The second session was on encryption. Jonathan Trostle kicked things off with a talk about authenticated encryption. Besides the “standard” security goals, he mentioned the idea of misuse resistance which requires, roughly that nonce reuse by the sender only leaks whether the same message is encrypted twice (using the same nonce) but otherwise does not breach privacy or authenticity. Jonathan’s talk focused on “lightweight” authenticated encryption schemes, that aim to minimize network overhead (i.e., ciphertext length) as well as the amount of energy expended per encrypted byte.
One point he made, which is obvious but nevertheless bears repeating (especially in light of the CAESAR competition), is that there is unlikely to be a single “best” authenticated-encryption scheme. The best scheme to use depends on the application (e.g., how many messages will be encrypted using a given key) or the deployment environment (e.g., hardware/software, or the relative cost of computation vs. transmission). It would be useful, therefore, to have a set of algorithms standardized, suited for different uses.
Tom Shrimpton spoke next about format-transforming encryption. (I had heard a previous talk on this topic by his student, Kevin Dyer.) The basic goal here is to make encrypted data “look like” other data so as to prevent it from being filtered using deep-packet inspection (DPI), as several countries do.

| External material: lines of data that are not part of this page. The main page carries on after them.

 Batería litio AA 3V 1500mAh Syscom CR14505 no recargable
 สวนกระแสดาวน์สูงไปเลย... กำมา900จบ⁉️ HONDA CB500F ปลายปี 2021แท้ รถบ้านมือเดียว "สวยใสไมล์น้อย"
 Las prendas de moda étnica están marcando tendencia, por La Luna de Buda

DPI looks at payload-level information, including the data itself as well as information about what applications are being used. “Regular” encryption does not help here, since the very fact that encryption is being used may cause the packet to be filtered out; more specifically, the DPI may be using a whitelist of allowed applications and/or words. Previous work in this space was slow, inflexible, and lacked empirical validation.
So, the goal is to develop a (private-key) cryptographic transformation that makes arbitrary traffic look like “benign” traffic from some other application. The transformation will take as input a [specification of a] set of strings that the DPI will classify in the desired way, and output ciphertexts that will match the desired classification. This is very flexible, since the desired format can be changed, as needed.

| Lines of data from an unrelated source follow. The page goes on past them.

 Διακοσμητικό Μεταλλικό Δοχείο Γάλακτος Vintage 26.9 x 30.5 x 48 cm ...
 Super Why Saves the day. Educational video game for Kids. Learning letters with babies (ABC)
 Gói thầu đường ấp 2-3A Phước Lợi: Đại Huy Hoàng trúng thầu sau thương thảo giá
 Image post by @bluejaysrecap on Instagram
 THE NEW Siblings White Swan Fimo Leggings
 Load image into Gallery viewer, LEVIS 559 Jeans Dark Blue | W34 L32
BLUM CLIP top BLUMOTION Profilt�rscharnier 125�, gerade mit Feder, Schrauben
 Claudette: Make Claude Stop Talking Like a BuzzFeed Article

Almost all the DPIs evaluated use regular expressions (or something close to that) to perform filtering. So the specification of strings that will be allowed to pass the DPI corresponds to a regular language, that furthermore can be learned from the traffic that is allowed to pass.
To map ciphertexts to words of the regular language, the key insight is to using ranking, that is, an efficiently computable/reversible map from integers to words in the regular language. (This was shown to be possible by Goldberg and Sipser in 1985. It turns out that this gives exactly the rank of a word in the lexicographic ordering of the words in the language) Given this, the solution is relatively straightforward: encrypt the plaintext as usual to get some ciphertext; view the ciphertext as a series of integers; then map these integers to words of the language. There are, as is to be expected, several practical difficulties that emerge in trying to get this to work in practice, but Tom and his co-authors show that this can be done.
One question I was left with was whether the approach can be applied to DPI based on blacklists. While it is true that the complement of a regular language is still regular, the complexity of ranking depends on the size of the regular language [sic — see below] and so may get too large. (In the Q&A, Tom claimed that everything still works, so I guess I’ll have to look in the paper for details. Update: after reading my original post, Tom clarified that the complexity depends on the size of the DFA for the language, not the size of the language. Since a regular language and its complement have DFAs of the same size, everything works out fine.)
In the final talk of the session, Mike Bond spoke about “Crypto as a service,” i.e., providing crypto for other organizations. (This is something his company, Cryptomathic, is working on.) This raises a number of practical questions, such as backing up keys, updating keys, and achieving key separation. There is also the question of making the crypto API useable (and understandable) to the client. He gave a walkthrough of a banking application that might use the service. Admittedly, this was a bit outside my expertise.